High-performance binary-only instrumentation for afl-fuzz (Qemu Mode)

For the general instruction manual, see docs/README.md.

0) qemu_mode vs qemu_bridge - which one to use?

If qemu_mode works for your target then use qemu_mode. It is quite faster for normal targets, and slightly faster for persistent targets.

If you have a target that does not work for whatever reason (eg Risc-V), then use qemu_bridge. As this is WIP some features might be implemented yet. Plus you have access to the plugin system of a modern Qemu. Note that this mode is work in progress!

1) Introduction

The code in this directory builds a standalone tool, based on QEMU "user emulation" mode, that produces edge-coverage instrumentation for black-box, closed-source binaries. afl-fuzz uses it to stress-test targets that cannot be rebuilt with afl-cc.

The usual performance cost is 2-5x. The idea and initial implementation come from Andrew Griffiths; the current QEMU port (shipped as qemuafl) is from Andrea Fioraldi, with TCG chaining re-enabled by abiondo.

2) Building and using QEMU mode

QEMU mode is a patched QEMU. Build it with ./build_qemu_support.sh, which downloads, configures, and compiles the binary. QEMU is large, so this takes a while and needs a few dependencies (most notably libtool and glib2-devel).

Once built, pass -Q to afl-fuzz and the related utilities to use it.

This build produces afl-qemu-trace. When -Q is given, afl-fuzz and the related utilities (afl-showmap, afl-tmin, afl-analyze, afl-cmin) launch afl-qemu-trace if it is present, and otherwise fall back to the newer afl-qemu-bridge backend (see qemu_bridge/README.md). Set AFL_QEMU_MODE=bridge to force the bridge, or AFL_QEMU_MODE=trace to force this qemuafl backend. The full path of the binary actually used is printed at start-up.

Build variables:

CPU_TARGET — build for a non-native architecture, e.g. CPU_TARGET=arm, CPU_TARGET=aarch64, or CPU_TARGET=i386 (also required to run 32-bit binaries on a 64-bit host).
HOST — cross-compiler prefix, e.g. HOST=arm-linux-gnueabi to use arm-linux-gnueabi-gcc.
STATIC=1 — produce statically-linked binaries, useful when building on a different system than the one running the fuzzer (often paired with HOST).
QEMU_LD_PREFIX — library path for foreign-architecture binaries (e.g. running an arm64 binary on x86_64).

If you want the QEMU helper installed system-wide, build it before running make install in the parent directory.

When targeting i386, the forkserver handshake can fail on some binaries due to a lack of reserved memory.
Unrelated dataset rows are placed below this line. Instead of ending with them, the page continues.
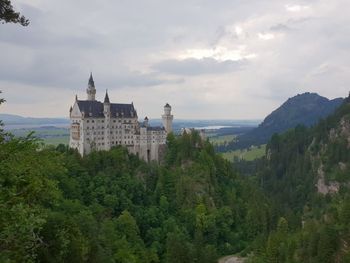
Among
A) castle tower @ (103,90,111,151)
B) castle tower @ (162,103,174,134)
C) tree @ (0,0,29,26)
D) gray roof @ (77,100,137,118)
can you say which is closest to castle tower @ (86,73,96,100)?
gray roof @ (77,100,137,118)

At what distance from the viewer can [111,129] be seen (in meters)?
120

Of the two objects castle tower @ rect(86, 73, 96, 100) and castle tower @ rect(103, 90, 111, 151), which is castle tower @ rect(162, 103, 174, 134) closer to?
castle tower @ rect(103, 90, 111, 151)

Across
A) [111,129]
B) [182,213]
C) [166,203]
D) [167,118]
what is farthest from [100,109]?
[182,213]

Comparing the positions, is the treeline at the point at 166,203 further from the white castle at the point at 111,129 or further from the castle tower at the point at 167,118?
the white castle at the point at 111,129

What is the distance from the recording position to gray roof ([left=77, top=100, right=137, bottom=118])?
117088 mm

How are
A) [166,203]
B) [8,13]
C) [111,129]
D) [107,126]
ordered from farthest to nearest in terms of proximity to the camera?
[111,129]
[107,126]
[166,203]
[8,13]

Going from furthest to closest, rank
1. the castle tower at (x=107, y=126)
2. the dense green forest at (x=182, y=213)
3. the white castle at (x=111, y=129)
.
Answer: the castle tower at (x=107, y=126) < the white castle at (x=111, y=129) < the dense green forest at (x=182, y=213)

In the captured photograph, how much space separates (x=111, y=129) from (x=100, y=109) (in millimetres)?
5924

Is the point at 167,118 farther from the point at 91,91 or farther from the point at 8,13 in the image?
the point at 8,13

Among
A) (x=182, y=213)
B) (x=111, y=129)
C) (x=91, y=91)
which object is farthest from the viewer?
(x=91, y=91)

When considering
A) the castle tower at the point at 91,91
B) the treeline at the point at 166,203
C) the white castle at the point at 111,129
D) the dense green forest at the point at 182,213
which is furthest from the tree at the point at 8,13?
the castle tower at the point at 91,91

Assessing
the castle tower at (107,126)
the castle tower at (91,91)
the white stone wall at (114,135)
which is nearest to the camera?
the white stone wall at (114,135)

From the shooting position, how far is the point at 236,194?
135m

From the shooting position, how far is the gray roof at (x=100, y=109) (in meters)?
117
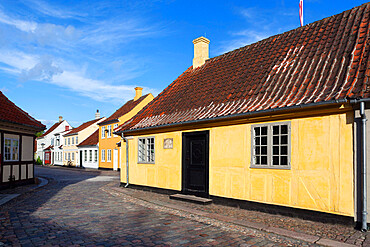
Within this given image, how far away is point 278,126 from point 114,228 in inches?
194

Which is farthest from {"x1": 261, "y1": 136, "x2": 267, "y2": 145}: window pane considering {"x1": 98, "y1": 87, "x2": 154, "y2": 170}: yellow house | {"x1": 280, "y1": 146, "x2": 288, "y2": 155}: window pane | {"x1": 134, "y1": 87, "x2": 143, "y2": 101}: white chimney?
{"x1": 134, "y1": 87, "x2": 143, "y2": 101}: white chimney

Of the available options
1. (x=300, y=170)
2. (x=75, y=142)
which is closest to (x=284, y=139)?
(x=300, y=170)

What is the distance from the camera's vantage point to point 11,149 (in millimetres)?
14703

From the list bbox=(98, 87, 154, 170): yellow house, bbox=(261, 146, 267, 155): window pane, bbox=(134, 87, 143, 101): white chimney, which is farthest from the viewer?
bbox=(134, 87, 143, 101): white chimney

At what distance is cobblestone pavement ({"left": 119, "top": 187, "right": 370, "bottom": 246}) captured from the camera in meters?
6.00

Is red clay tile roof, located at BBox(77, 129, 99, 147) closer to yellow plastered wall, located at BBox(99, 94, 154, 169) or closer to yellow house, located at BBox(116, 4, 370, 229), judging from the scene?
yellow plastered wall, located at BBox(99, 94, 154, 169)

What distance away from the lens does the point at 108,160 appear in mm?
32594

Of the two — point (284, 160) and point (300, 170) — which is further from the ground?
point (284, 160)

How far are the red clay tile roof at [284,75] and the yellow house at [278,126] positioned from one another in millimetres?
37

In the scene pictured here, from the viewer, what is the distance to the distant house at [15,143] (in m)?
14.0

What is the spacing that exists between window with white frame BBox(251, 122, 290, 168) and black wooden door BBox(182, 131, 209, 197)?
206cm

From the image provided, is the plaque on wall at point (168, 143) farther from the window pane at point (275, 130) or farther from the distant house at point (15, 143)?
the distant house at point (15, 143)

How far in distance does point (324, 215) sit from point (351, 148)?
5.57ft

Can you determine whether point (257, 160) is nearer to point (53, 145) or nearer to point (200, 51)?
point (200, 51)
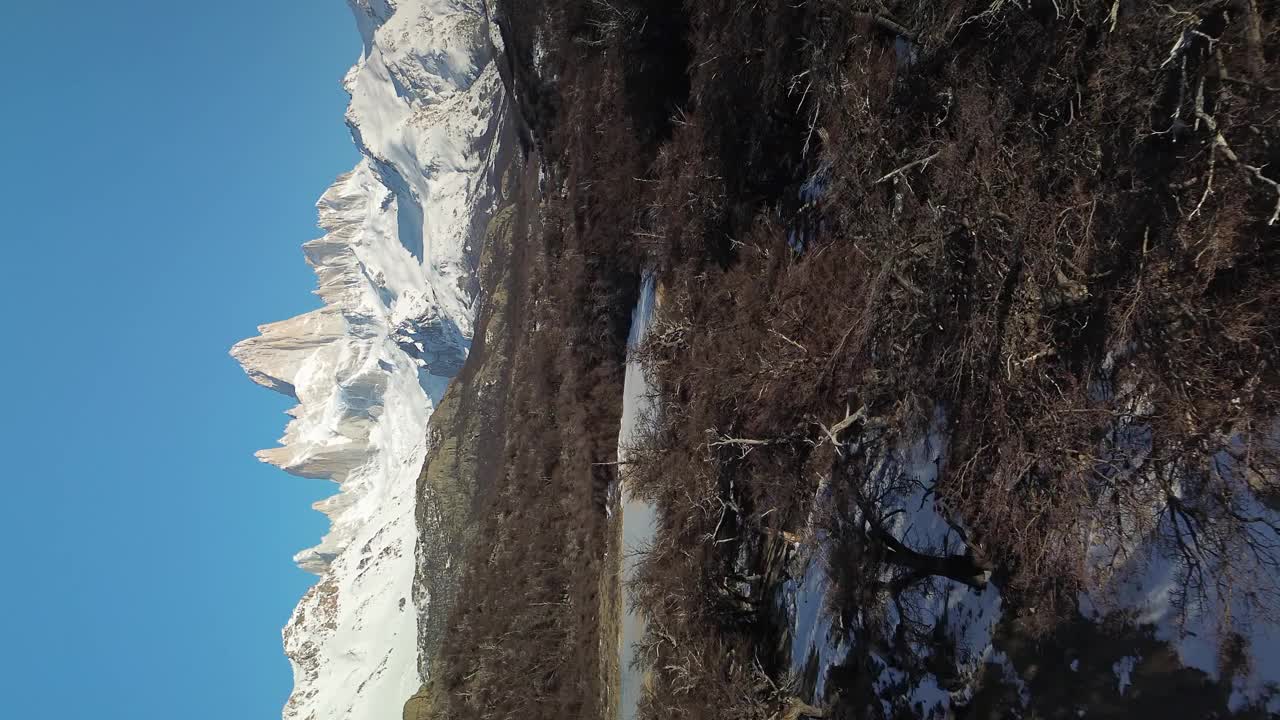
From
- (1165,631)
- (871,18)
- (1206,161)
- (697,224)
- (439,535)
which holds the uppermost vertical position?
(871,18)

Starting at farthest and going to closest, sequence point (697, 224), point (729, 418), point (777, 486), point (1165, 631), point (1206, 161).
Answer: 1. point (697, 224)
2. point (729, 418)
3. point (777, 486)
4. point (1165, 631)
5. point (1206, 161)

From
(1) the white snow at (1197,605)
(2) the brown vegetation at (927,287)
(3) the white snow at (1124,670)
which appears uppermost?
(2) the brown vegetation at (927,287)

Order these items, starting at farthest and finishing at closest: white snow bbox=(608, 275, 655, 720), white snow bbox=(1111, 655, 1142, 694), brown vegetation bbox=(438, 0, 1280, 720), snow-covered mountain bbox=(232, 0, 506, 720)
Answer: snow-covered mountain bbox=(232, 0, 506, 720) < white snow bbox=(608, 275, 655, 720) < white snow bbox=(1111, 655, 1142, 694) < brown vegetation bbox=(438, 0, 1280, 720)

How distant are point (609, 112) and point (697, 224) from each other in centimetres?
300

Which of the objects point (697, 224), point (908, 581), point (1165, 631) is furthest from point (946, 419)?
point (697, 224)

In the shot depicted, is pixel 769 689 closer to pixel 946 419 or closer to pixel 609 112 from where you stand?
pixel 946 419

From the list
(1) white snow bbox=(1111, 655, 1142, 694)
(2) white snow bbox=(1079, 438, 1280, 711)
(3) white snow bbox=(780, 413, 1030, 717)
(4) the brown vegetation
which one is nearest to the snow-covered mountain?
(4) the brown vegetation

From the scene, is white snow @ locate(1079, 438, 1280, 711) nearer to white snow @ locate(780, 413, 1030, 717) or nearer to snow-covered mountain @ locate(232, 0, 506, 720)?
white snow @ locate(780, 413, 1030, 717)

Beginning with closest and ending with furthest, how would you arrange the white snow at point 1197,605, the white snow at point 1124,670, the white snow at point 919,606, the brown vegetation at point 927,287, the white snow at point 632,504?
the white snow at point 1197,605 < the brown vegetation at point 927,287 < the white snow at point 1124,670 < the white snow at point 919,606 < the white snow at point 632,504

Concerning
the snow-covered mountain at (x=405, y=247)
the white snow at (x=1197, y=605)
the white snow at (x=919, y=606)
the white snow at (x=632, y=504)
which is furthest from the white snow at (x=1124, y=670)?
the snow-covered mountain at (x=405, y=247)

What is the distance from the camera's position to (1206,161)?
12.3ft

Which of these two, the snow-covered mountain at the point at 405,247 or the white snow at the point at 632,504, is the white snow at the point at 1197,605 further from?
the snow-covered mountain at the point at 405,247

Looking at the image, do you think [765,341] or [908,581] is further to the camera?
[765,341]

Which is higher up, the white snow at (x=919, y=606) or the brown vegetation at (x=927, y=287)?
the brown vegetation at (x=927, y=287)
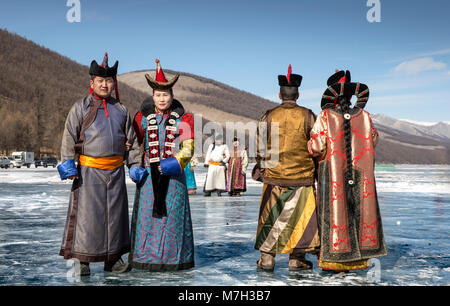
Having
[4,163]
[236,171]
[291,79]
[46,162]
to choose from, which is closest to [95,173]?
[291,79]

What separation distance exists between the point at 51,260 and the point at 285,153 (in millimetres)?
2769

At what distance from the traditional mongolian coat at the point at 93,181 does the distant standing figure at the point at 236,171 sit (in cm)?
1025

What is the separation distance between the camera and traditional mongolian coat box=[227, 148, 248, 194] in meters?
15.1

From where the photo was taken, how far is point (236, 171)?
600 inches

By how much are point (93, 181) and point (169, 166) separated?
701 mm

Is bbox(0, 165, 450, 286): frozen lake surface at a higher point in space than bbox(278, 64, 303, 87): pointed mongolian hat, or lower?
lower

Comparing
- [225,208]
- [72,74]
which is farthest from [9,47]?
[225,208]

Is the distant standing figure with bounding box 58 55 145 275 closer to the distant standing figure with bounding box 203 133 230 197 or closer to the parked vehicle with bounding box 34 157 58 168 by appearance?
the distant standing figure with bounding box 203 133 230 197

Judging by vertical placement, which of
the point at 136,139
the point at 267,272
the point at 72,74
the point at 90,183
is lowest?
the point at 267,272

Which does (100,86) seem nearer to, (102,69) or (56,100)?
(102,69)

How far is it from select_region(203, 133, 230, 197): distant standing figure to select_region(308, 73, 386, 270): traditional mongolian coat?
9427mm

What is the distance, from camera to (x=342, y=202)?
16.0 ft

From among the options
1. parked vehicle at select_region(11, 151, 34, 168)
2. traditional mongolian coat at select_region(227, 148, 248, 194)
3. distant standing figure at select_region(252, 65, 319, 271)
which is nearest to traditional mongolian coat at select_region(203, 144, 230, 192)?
traditional mongolian coat at select_region(227, 148, 248, 194)

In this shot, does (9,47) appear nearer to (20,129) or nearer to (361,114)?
(20,129)
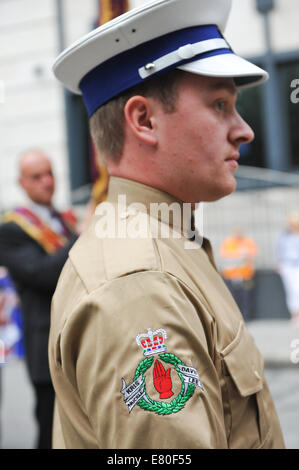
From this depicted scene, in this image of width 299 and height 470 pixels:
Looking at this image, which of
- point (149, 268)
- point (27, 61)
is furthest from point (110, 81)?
point (27, 61)

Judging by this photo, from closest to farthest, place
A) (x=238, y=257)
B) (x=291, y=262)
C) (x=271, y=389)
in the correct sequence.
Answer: (x=271, y=389) → (x=291, y=262) → (x=238, y=257)

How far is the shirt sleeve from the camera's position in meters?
0.95

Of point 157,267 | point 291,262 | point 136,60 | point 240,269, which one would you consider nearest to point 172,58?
point 136,60

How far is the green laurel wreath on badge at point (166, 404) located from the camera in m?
0.95

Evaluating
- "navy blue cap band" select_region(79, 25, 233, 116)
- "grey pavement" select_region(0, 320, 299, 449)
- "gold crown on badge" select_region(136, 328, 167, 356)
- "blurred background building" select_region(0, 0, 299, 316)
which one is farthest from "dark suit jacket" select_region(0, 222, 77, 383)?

Work around it with:

export QEMU_RESERVED_VA=0x1000000

3) Edge coverage and map size

QEMU mode records edge coverage: every control-flow edge (source block -> destination block) increments a counter in the shared coverage map. Counters saturate and never wrap back to zero (NeverZero) on all architectures.

By default, edges are assigned collision-free IDs from a shared table, so distinct edges never share a counter. This is more faithful than the classic hashed scheme and recovers edges that hashing would have merged.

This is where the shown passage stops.